*Source information:*
******************************

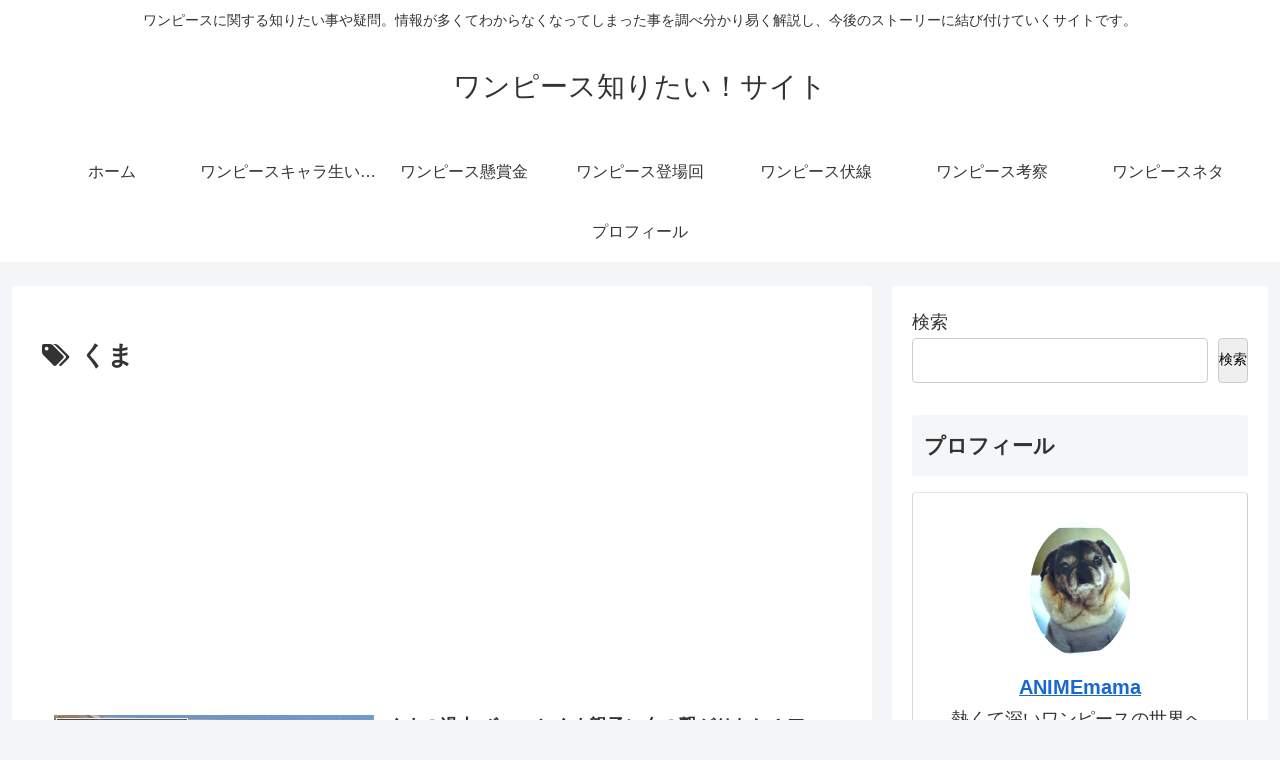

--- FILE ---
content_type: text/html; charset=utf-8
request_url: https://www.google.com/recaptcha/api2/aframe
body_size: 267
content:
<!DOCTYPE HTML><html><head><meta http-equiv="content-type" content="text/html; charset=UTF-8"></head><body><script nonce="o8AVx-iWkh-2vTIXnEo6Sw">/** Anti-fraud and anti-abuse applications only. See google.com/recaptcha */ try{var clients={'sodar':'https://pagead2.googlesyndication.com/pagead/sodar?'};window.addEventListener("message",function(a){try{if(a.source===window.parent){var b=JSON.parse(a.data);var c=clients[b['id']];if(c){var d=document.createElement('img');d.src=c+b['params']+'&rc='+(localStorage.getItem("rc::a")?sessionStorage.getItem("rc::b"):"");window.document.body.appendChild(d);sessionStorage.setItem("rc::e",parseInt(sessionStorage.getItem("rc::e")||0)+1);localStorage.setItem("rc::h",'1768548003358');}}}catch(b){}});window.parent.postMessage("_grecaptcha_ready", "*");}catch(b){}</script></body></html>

******************************

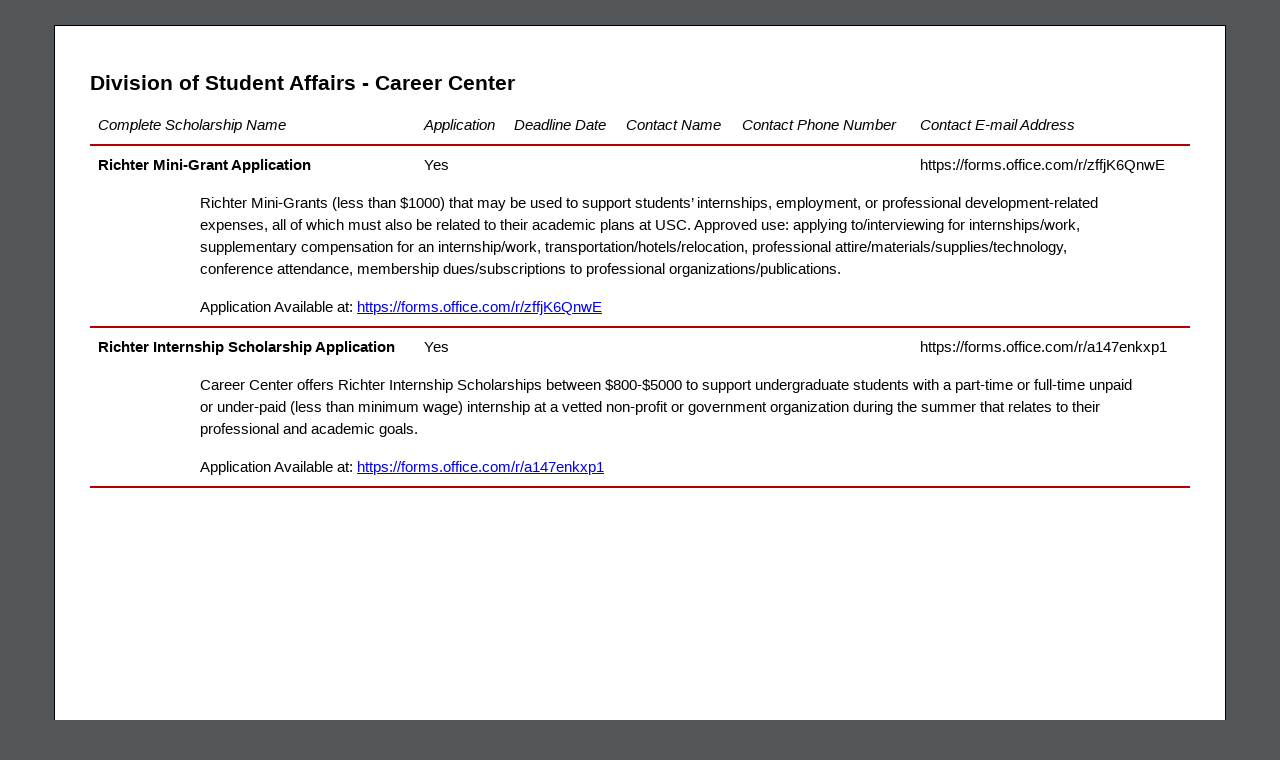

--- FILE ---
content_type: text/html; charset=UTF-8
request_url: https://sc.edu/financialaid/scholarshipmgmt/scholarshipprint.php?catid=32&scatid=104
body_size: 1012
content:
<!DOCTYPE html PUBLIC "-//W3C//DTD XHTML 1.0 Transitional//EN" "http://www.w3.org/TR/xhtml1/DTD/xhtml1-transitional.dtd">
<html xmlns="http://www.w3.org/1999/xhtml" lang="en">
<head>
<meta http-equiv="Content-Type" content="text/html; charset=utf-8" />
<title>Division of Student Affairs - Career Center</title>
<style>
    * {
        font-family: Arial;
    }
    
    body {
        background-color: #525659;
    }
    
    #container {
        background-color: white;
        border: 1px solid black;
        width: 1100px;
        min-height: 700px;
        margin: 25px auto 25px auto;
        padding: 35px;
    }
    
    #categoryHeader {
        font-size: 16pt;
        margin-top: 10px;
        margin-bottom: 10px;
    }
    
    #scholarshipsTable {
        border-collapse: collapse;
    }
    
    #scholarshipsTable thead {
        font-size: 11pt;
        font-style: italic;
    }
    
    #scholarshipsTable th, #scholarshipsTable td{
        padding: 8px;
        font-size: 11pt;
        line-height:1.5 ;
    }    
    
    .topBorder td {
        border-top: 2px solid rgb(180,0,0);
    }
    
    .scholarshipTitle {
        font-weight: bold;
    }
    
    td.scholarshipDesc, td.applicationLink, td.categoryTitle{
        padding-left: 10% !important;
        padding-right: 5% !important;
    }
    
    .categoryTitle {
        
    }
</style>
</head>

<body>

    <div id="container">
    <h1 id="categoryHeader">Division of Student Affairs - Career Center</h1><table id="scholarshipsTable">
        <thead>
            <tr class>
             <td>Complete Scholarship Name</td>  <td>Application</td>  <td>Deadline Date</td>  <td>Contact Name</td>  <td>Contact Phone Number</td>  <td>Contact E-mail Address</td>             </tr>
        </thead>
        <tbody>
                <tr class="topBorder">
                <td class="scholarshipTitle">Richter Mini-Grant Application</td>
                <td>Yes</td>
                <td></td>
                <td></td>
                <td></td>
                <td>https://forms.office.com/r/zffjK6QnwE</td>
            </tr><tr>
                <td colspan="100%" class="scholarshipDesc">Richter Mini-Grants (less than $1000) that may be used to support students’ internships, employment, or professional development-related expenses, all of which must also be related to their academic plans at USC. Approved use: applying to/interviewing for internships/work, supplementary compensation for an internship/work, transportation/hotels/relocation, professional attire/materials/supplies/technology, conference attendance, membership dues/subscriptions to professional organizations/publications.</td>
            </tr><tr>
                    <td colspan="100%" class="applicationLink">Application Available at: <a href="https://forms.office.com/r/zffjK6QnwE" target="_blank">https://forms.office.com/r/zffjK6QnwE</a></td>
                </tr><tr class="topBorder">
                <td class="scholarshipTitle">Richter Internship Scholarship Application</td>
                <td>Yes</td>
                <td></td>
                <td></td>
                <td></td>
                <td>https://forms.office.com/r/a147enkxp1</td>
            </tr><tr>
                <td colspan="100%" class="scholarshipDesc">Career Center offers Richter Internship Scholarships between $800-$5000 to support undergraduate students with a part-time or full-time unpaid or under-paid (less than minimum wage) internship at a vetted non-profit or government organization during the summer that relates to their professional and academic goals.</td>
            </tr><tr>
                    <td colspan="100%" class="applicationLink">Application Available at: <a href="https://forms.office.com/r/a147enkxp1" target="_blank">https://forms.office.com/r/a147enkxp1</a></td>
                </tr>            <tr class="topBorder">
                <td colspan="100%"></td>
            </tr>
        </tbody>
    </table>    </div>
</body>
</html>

******************************

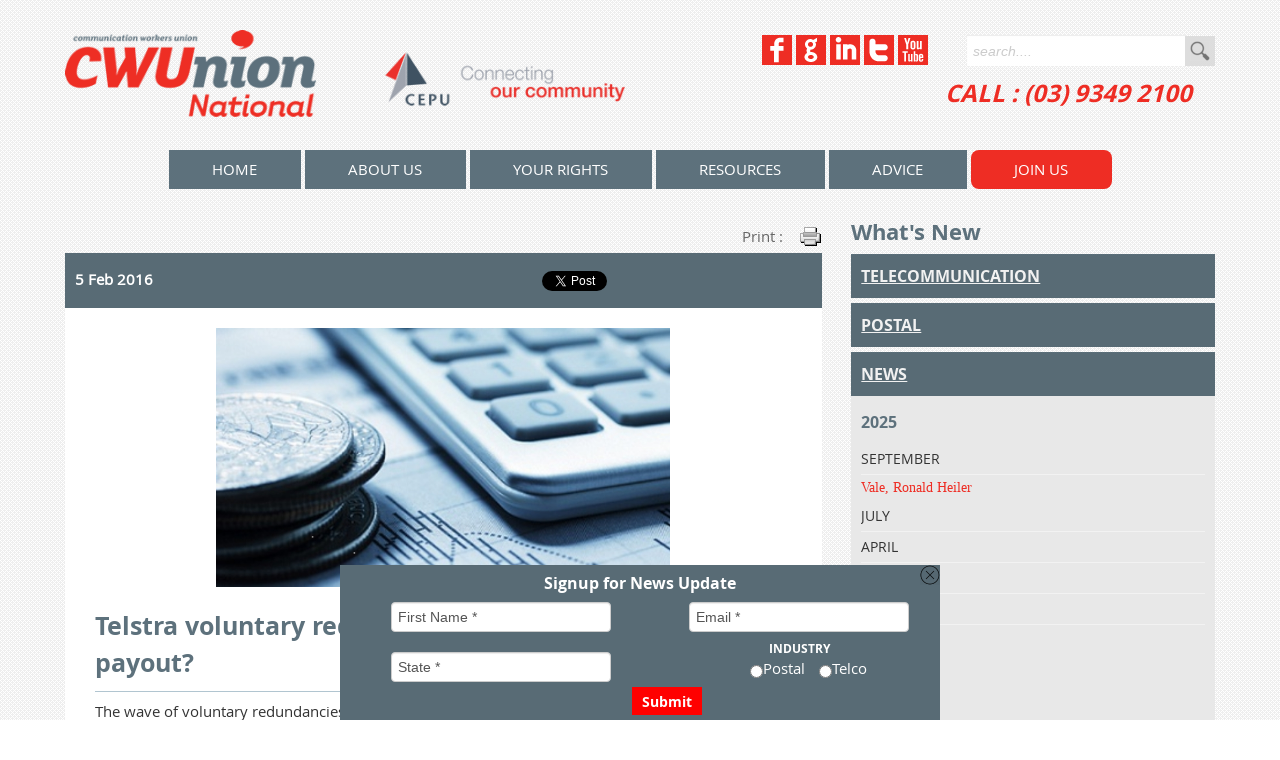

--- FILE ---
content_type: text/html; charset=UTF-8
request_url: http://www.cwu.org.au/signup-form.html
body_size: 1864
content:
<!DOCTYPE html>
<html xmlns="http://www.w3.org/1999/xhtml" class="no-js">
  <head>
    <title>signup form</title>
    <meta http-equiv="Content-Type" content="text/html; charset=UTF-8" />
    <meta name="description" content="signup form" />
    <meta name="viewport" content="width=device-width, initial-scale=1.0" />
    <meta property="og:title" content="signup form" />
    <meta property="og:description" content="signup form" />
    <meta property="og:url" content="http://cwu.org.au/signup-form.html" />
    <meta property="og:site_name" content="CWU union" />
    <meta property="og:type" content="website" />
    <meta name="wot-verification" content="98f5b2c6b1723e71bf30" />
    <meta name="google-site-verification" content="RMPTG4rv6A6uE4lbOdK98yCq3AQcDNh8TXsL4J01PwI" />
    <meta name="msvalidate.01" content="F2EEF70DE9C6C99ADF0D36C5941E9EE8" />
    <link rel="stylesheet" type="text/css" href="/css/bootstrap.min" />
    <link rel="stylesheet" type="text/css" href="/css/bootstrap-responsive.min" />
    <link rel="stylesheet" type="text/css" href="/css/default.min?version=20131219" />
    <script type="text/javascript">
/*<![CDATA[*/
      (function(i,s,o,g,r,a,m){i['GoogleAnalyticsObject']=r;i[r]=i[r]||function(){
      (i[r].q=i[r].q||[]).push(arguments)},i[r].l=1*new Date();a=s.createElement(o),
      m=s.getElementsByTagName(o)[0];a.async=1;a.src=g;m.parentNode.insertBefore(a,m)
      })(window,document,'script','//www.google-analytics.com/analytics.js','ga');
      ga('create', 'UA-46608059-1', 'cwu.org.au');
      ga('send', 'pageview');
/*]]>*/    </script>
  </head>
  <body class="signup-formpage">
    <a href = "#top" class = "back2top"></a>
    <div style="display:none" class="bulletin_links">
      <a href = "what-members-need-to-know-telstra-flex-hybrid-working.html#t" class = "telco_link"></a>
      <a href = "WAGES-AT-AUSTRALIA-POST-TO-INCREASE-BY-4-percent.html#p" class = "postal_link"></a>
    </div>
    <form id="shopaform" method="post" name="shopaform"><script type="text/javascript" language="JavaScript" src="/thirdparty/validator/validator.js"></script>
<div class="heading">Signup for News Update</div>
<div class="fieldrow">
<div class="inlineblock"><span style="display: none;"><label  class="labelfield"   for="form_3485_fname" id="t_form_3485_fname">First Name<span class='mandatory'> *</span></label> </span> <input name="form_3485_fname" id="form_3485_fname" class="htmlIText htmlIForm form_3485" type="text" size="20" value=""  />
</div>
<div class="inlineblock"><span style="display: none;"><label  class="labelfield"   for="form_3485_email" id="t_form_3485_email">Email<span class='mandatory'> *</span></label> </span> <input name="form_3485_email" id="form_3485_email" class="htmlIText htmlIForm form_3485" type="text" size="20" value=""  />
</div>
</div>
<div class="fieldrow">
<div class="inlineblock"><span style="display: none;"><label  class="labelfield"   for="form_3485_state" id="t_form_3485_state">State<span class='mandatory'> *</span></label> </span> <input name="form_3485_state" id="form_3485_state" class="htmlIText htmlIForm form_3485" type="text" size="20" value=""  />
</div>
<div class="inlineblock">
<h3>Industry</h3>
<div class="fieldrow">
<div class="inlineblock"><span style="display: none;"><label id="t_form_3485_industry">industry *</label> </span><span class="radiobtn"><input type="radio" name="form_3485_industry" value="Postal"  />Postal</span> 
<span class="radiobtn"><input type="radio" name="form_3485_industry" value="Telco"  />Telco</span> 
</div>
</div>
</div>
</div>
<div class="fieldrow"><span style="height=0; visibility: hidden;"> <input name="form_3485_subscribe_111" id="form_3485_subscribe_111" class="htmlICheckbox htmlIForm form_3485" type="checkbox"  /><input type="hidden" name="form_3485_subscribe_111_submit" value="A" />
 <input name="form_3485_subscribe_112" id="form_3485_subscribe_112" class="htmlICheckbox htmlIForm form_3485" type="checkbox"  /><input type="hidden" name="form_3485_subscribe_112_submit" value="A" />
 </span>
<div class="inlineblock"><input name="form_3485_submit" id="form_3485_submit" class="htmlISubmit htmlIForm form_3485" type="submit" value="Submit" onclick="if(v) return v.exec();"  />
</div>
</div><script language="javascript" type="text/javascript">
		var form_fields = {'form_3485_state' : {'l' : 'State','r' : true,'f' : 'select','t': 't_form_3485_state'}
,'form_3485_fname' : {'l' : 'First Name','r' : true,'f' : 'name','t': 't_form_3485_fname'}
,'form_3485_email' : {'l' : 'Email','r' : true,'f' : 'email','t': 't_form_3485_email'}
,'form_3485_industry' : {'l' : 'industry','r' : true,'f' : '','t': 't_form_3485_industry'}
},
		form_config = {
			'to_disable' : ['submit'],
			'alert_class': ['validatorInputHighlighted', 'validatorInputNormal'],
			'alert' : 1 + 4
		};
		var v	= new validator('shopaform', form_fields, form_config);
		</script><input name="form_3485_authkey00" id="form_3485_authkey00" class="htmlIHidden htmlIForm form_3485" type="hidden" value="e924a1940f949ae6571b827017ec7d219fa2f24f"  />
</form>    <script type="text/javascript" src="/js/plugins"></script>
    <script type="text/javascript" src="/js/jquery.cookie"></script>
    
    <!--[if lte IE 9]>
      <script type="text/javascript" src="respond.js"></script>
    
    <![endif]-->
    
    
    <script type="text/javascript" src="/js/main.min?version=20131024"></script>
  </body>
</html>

******************************

*Work to be completed:* Return all lines from the data above with "Affairs" in them.

*Exercise result:*
<title>Division of Student Affairs - Career Center</title>
    <h1 id="categoryHeader">Division of Student Affairs - Career Center</h1><table id="scholarshipsTable">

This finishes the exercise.